> [EXTRAIT CHOISI]:

####

Pour Naïma Benwakrim, l’experte genre du projet “Impact de la corruption sur les femmes” de Transparency Maroc, la relation enseignant-étudiante peut vite tourner à la sextorsion, étant donné qu’“il y a corruption sexuelle lorsqu’un droit ou un document en principe gratuits sont conditionnés par l’octroi d’une faveur sexuelle”. Un autre recours juridique pour les étudiantes qui souhaiteraient porter plainte.

À l’école des inégalités

“L’université n’est pas isolée du monde extérieur, ce que les femmes vivent dans l’espace public, elles le vivent aussi à l’université”

Une source du corps professoral

C’est que “l’université n’est pas isolée du monde extérieur, ce que les femmes vivent dans l’espace public, elles le vivent aussi à l’université”, observe notre source du corps professoral de plusieurs établissements. Une absence de sécurité dont se plaignent les étudiantes. Ces professeurs font figure d’autorité et ont donc un ascendant sur la victime qui “se trouve elle en situation de vulnérabilité puisque pour certaines, leur avenir, leur émancipation et indépendance financière sont clairement en jeu”, rappelle Loubna Rais.

####

Lignes de données
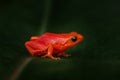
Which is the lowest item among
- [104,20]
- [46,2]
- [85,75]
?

####

> [CONSIGNE]: Recopiez intégralement l'extrait sur la sextorsion à l'université, sans en modifier un seul mot.

> [CORRIGÉ]:
Pour Naïma Benwakrim, l’experte genre du projet “Impact de la corruption sur les femmes” de Transparency Maroc, la relation enseignant-étudiante peut vite tourner à la sextorsion, étant donné qu’“il y a corruption sexuelle lorsqu’un droit ou un document en principe gratuits sont conditionnés par l’octroi d’une faveur sexuelle”. Un autre recours juridique pour les étudiantes qui souhaiteraient porter plainte.

À l’école des inégalités

“L’université n’est pas isolée du monde extérieur, ce que les femmes vivent dans l’espace public, elles le vivent aussi à l’université”

Une source du corps professoral

C’est que “l’université n’est pas isolée du monde extérieur, ce que les femmes vivent dans l’espace public, elles le vivent aussi à l’université”, observe notre source du corps professoral de plusieurs établissements. Une absence de sécurité dont se plaignent les étudiantes. Ces professeurs font figure d’autorité et ont donc un ascendant sur la victime qui “se trouve elle en situation de vulnérabilité puisque pour certaines, leur avenir, leur émancipation et indépendance financière sont clairement en jeu”, rappelle Loubna Rais.